Coccus hesperidum is a soft scale insect in the family Coccidae with a wide host range. It is commonly known as brown soft scale. It has a cosmopolitan distribution and feeds on many different host plants. It is an agricultural pest, particularly of citrus and commercial greenhouse crops.

==Description==
The adult female scale insect is oval and dome-shaped, about 3 to 5 mm long. It retains its legs and antennae throughout its life. Its cuticle is made of chitin but it does not produce the copious quantities of wax that armoured scales do. It is a pale yellowish-brown or greenish-brown colour with brown irregular speckles, and darkens with age. Male brown soft scale insects are rarely found.

==Hosts==
The brown soft scale is polyphagous, meaning it feeds on many species of plants. It attacks a wide variety of crops, ornamental and greenhouse plants. In Hawaii, host plants include citrus, loquat, papaya, rubber trees and orchids.

==Biology==
The brown soft scale is ovoviviparous and produces young mostly by parthenogenesis. Over the course of her life, the female may produce up to 250 eggs, a few being laid each day. The eggs are retained inside the insect until they hatch, at which time small nymphs emerge and are brooded for a few hours before dispersing. These first-stage nymphs are known as crawlers and move a short distance from the mother before settling and starting to feed. They have piercing and sucking mouthparts and feed on the host plant's sap. They are largely sedentary for the rest of their lives and pass through two more nymphal stages before becoming adults. A generation takes about two months, and there may be three to seven generations in a year, depending on temperature. Males are occasionally produced and these pass through four nymphal stages before becoming winged adults.
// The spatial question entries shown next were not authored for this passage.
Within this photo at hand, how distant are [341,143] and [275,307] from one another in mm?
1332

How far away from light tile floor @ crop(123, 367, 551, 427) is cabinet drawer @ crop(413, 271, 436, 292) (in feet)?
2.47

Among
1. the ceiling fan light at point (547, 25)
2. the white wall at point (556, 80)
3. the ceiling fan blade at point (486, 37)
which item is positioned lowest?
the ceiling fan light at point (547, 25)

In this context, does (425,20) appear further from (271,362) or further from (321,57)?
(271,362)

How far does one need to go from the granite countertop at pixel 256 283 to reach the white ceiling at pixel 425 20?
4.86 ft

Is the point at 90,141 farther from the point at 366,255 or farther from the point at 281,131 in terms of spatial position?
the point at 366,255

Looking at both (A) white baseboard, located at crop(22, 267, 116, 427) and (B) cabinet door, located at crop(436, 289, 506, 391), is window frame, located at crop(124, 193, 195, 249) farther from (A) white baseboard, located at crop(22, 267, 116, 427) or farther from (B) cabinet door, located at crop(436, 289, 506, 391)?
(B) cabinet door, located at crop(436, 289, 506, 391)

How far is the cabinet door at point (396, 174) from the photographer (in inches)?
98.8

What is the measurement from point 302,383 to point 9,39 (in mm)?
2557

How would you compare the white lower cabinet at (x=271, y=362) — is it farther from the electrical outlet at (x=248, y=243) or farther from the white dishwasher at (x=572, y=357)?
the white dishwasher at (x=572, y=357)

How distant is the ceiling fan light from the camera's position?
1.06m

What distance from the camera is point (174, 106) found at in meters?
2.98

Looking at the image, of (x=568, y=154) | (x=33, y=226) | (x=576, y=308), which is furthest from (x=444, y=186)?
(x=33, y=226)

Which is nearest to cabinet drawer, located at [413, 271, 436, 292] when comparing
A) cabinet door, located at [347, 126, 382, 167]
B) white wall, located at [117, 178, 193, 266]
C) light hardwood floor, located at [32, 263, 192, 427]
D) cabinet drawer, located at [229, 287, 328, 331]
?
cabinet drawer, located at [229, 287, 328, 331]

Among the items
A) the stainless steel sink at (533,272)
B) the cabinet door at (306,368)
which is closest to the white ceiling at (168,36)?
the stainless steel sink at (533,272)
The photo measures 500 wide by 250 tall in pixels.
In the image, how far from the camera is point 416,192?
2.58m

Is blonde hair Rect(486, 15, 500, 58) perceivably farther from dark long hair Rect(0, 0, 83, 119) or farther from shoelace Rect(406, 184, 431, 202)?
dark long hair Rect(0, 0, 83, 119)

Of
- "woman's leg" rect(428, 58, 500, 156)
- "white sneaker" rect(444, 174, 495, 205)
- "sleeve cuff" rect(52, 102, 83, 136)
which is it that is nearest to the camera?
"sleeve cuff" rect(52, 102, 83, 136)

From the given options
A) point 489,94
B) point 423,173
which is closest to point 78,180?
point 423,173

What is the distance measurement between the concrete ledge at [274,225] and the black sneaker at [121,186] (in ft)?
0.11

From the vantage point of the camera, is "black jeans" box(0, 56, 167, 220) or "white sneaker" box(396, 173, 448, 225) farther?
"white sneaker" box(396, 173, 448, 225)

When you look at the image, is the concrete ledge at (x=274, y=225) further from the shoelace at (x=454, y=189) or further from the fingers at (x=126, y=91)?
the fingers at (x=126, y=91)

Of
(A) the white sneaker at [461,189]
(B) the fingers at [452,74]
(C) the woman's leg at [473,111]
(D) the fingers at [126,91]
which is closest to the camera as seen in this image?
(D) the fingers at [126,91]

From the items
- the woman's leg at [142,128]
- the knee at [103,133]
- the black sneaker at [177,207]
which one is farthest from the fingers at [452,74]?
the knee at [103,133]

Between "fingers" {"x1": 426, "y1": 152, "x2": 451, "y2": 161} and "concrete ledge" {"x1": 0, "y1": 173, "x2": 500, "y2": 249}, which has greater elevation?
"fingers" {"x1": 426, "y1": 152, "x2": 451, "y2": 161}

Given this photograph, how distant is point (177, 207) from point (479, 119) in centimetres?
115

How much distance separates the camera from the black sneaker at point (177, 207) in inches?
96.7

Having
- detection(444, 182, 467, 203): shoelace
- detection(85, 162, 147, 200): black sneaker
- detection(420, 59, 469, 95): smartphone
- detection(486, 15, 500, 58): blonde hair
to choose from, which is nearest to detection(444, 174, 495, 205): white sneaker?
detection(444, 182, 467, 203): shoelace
In order to obtain all the nutrients they need, the scale insects ingest large quantities of sap. They then secrete the excess sugary fluid as honeydew. This is attractive to ants which often tend the scale insects, driving away predators. The brown soft scale does not normally kill the host plant, but the loss of sap probably causes it to grow more slowly and crop less heavily. The main disadvantage to the host is the sooty mould which grows on the honeydew. This reduces the area of leaf available for photosynthesis, and spoils the appearance of the plant, its flowers and fruits.

==Control==
Traditionally, brown soft scale has been controlled by the use of pesticides, but these have the disadvantage that other insects, friends and foes alike, are also killed. Another approach in citrus is to eliminate ants from the trees, either by preventing the ants from climbing the trunks or by destroying their nests. This allows natural predators to flourish and keep the scale insects under control, although this may lead to a temporary increase in the production of sooty mould on the honeydew that the ants no longer collect. Fungicides can be used to prevent the sooty mould from taking hold. Alternatively, the use of such entomopathogenic fungi, such as Lecanicillium lecanii, has been successfully used in the laboratory. An alternative approach is integrated pest management in which the natural enemies of the scale insects are encouraged. A further possibility is the use of growth regulators such as the hormone hydroprene which disrupts the moulting of juvenile scale insects.